The debate about the properties of reboiled water continues, so it’s time to get to the bottom of it
If you’ve ever heard from a grandmother, a coworker, or a blogger that reboiling water practically turns it into poison, you’re not alone. This myth is incredibly persistent: it gets repeated in kitchens, group chats, and even in some “science” communities. And the arguments sound frightening: heavy water, salt buildup, chlorine compounds. Let’s examine this question from different angles and try to reach a clear conclusion.
The Harm of Reboiling Water
The first and most popular argument for the harmfulness of reboiled water is that with each boiling, some ordinary H₂O molecules evaporate. As a result, the water becomes “heavy” — containing the hydrogen isotope deuterium instead of regular hydrogen. This means the concentration of deuterium water increases with each boiling. That sounds alarming because in large doses, heavy water is indeed toxic to living organisms.
The second argument involves mineral salts. When water boils off, the calcium, magnesium, and other salts dissolved in it don’t go anywhere. The volume of water decreases while the amount of salts stays the same — meaning their concentration increases. And suddenly you’re drinking “brine.”
The third fear is related to chlorine. Tap water is chlorinated, and when heated, chlorine can react with organic impurities, forming potentially harmful chlororganic compounds — for example, trihalomethanes. Reboiling, according to this logic, only makes the process worse.
Each of these arguments is based on real chemical phenomena. But the devil, as usual, is in the scale.
What Is Heavy Water
Deuterium (heavy) water does indeed exist, and it is slightly less volatile than regular water. But here’s the thing: in natural water, the proportion of molecules containing deuterium is approximately 0.015%. That’s 150 parts per million.
To noticeably increase this concentration through boiling, you would need to reboil the water not tens or hundreds of times, but essentially evaporate it almost entirely and repeat this process many times over. Sofya Eliashevich, head of the laboratory for the study and correction of eating behavior at the National Medical Research Center for Therapy and Preventive Medicine of the Russian Ministry of Health, directly stated in a conversation with Gazeta.ru: the proportion of heavy water is so small that there is no reason to speak of any health effects.
Simply put, your kettle is not an industrial deuterium enrichment facility. Even if you boil the same water every day for a year, the concentration of heavy water will remain negligible.
Limescale and Salts from Reboiling
The story with mineral salts is a bit more interesting. Indeed, during boiling, some water evaporates, and salts formally become more concentrated. Plus, calcium and magnesium precipitate out as sediment — that same limescale on the walls of the kettle.
But it’s important to understand two things here. First, limescale consists of salts that have already left the solution. They remain on the walls, not in your cup. Second, even if the salt concentration in the water increases slightly, we’re talking about minuscule amounts. Dr. Eliashevich emphasized that limescale in the kettle has no effect on health.

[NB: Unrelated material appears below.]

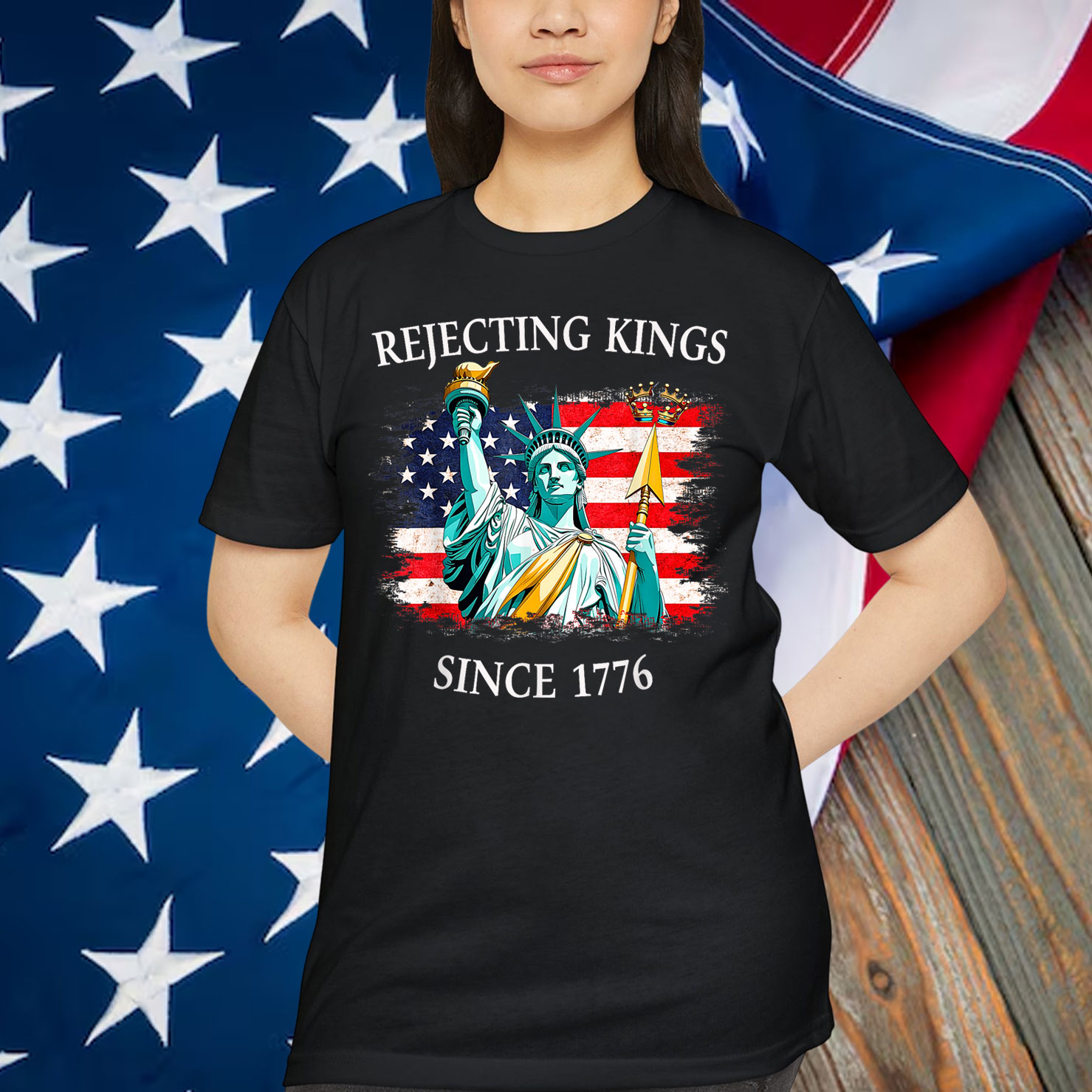 Rejecting Kings Since 1776 No America T-Shirt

For comparison, bottled mineral water that we drink without concern contains far more dissolved salts than tap water after several rounds of boiling.

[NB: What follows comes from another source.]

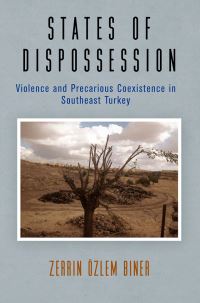 Book Cover for States of Dispossession by Zerrin Özlem Biner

Is There Any Danger from Chlorine in Water
The chlorine question deserves a separate discussion because it most frequently comes up in “horror stories” about tap water. The logic goes: chlorine + organic matter + heat = dangerous compounds.
However, as Eliashevich explained, modern water treatment systems remove organic impurities from water before chlorination. This is a fundamental point: if there is almost no organic matter in the water, chlorine simply has nothing to react with to form those chlororganic compounds. Moreover, during the first boiling, most of the dissolved chlorine evaporates — it’s a gas, and when heated, it leaves the water.

Water treatment plant with filtration systems
Is Reboiling Water Safe According to Science
So, the three main arguments supporting the myth fall apart upon closer examination:
- Heavy water — its concentration is negligible and doesn’t change in any meaningful way even with multiple boilings;
- Mineral salts — their concentration increases insignificantly, and some of them end up as limescale that settles on the walls;
- Chlorine compounds — chlorine evaporates during the very first boiling, and there is too little organic matter in treated tap water for dangerous reactions.
Reboiling water in a kettle is safe — at least in terms of the threats typically used to scare people. A doctor from the National Medical Research Center for Therapy of the Ministry of Health directly called these concerns a myth unsupported by facts.
But there is a nuance that is genuinely worth considering. Physician and parasitologist Eduard Bartuli noted that tap water itself may contain iron ions and other heavy metals — and simple boiling (whether the first or fifth time) doesn’t remove them. If the water quality in your region is questionable, it makes more sense to use a filter than to worry about the number of boilings.
So you can safely pour the water back in and press the kettle button a second time. The real health risks are not associated with reboiling but with the original quality of the water, and that is truly worth monitoring.